**Bloco de texto:**
Reduzindo as Mentes, por Marcia Denser

Reduzindo as Mentes

por Marcia Denser

A crescente mediocrização da sociedade contemporânea, que suscita um aprofundamento da questão, coincidiu com a leitura dum texto que vai de encontro a este objetivo: trata-se da obra do filósofo francês Dany-Robert Dufour, professor da Universidade de Paris-VIII, L’art de réduire les têtes, editora Denoël, Paris, 2005 (já tem tradução brasileira, A Arte de Reduzir as Cabeças, Companhia de Freud, 2009) que, confirmando as teses de Paulo Arantes e Chico de Oliveira, aponta a extinção do pensamento como ponto de chegada da ideologia neoliberal.

Pensando bem, não podia ser diferente: para manter a agenda destrutiva do capitalismo e manter-se no poder só mesmo imbecilizando o resto da humanidade.

Para Dufour (e para qualquer pessoa que raciocine com relativo bom senso) estamos vivendo um tempo novo, o do capitalismo total, que não se interessa mais só pelos bens e sua capitalização, que não se contenta mais com um controle social dos corpos, mas visa também, sob a aparência de liberdade, a uma profunda reestruturação das mentes.

Tudo deve agora entrar no mundo da mercadoria, todas as regiões e todas as atividades do mundo, inclusive os mecanismos de subjetivação. É por isso que, diante desse perigo absoluto, a hora é de resistência, de todas as formas de resistência que defendam a cultura – em sua diversidade – e a civilização – em suas conquistas.

O pleno desenvolvimento da razão instrumental (a técnica), inerente ao capitalismo, resulta num déficit da razão pura (a faculdade de julgar a priori o que é verdadeiro ou falso, o bem ou o mal). É precisamente este traço que caracteriza a virada pós-moderna: o momento em que o capitalismo, depois de ter subjugado tudo, empenha-se na “redução das cabeças”.

**Tarefas propostas:**
a) Relacione todas as pessoas mencionadas no texto sobre a redução das cabeças. Exclua a autora e os nomes que fazem parte do nome de editoras.
b) Redija a continuação do texto sobre a redução das cabeças a partir de sua última frase.

**Material fornecido:**
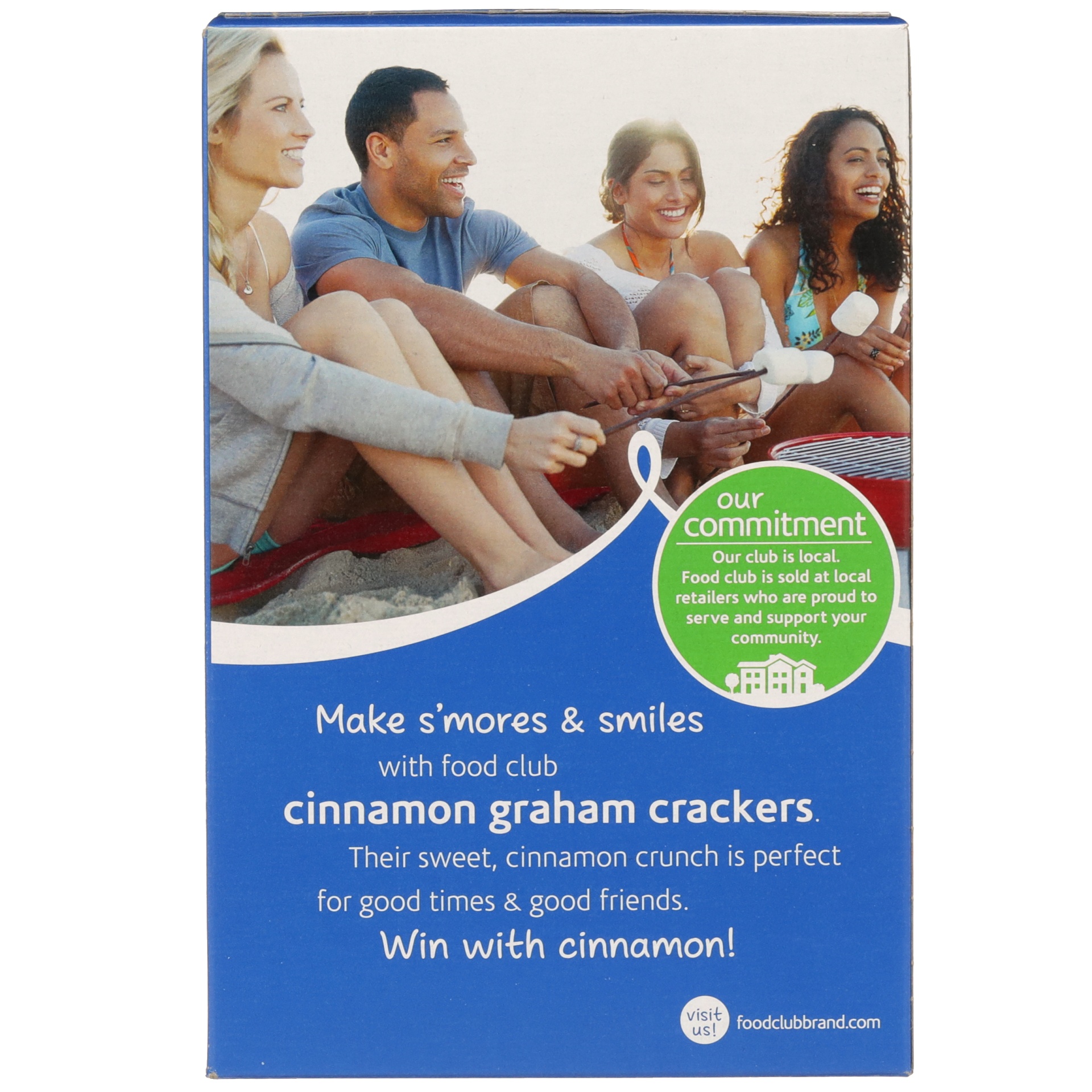 slide 2 of 6, Food Club Cinnamon Graham Crackers, 14.4 oz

**Respostas escritas:**
a) Dany-Robert Dufour, Paulo Arantes, Chico de Oliveira

b)
Assistimos atualmente à destruição do duplo sujeito que teve origem na modernidade, o sujeito crítico (kantiano) e o sujeito neurótico (freudiano) – a que se deve acrescentar o sujeito marxista – e vemos instalar-se um novo, o “sujeito pós-moderno”.

O processo simultâneo de quebra do sujeito moderno e produção do pós-moderno foi extremamente rápido. O sujeito crítico kantiano, que surgiu em 1800, e o sujeito neurótico de Freud, nascido em 1900, estão em vias de desaparecer.

Ambos pareciam protegidos das vicissitudes da história, bem instalados numa posição transcendental, constituindo referência para pensar o ser-no-mundo, tanto que muitos continuam a refletir com essas formas, contudo a potência da forma filosófica que os constituía parece evaporar-se na história, e eles se tornam fluídos, diluem-se.

Mas essa morte programada do sujeito da modernidade é paralela à transformação do capitalismo nos últimos vinte anos em neoliberalismo, o qual se ocupa essencialmente em desfazer todas as formas que anteriormente prevaleciam, deixando de se referir a qualquer valor transcendental para se dedicar às trocas. 

E as trocas não valem mais enquanto garantidas por uma potência superior (de ordem transcendental ou moral) mas, sim, pelo que colocam diretamente em relação enquanto mercadorias. Hoje, a troca comercial colocada como valor supremo, des-simboliza o mundo.

Toda figura transcendente que venha a fundar o valor será, a partir de agora, recusada; só existem mercadorias que são trocadas por seu estrito valor de mercado. Hoje, pede-se às pessoas que se livrem de todo estoque simbólico que garantia suas trocas. O valor simbólico é assim desmantelado em proveito do mero valor monetário da mercadoria para que nenhuma outra coisa, nenhuma consideração (moral, tradicional, transcendente, transcendental) possa constituir um obstáculo à sua livre circulação.

As pessoas não devem mais se conciliar com os valores simbólicos transcendentes, mas simplesmente se submeter ao jogo da circulação infinita e ampliada da mercadoria. A esfera de aplicação do modelo [de mercado] está destinada a se estender muito além do domínio da troca comercial e, nesse caso, o preço a pagar por essa ampliação é a alteração da função simbólica. Mais: é a adaptação do indivíduo à mercadoria (e não o contrário).

O neoliberalismo está empenhado em desfazer todas as formas de trocas que prevaleciam, substituindo-as por um absoluto ou metassocial das trocas.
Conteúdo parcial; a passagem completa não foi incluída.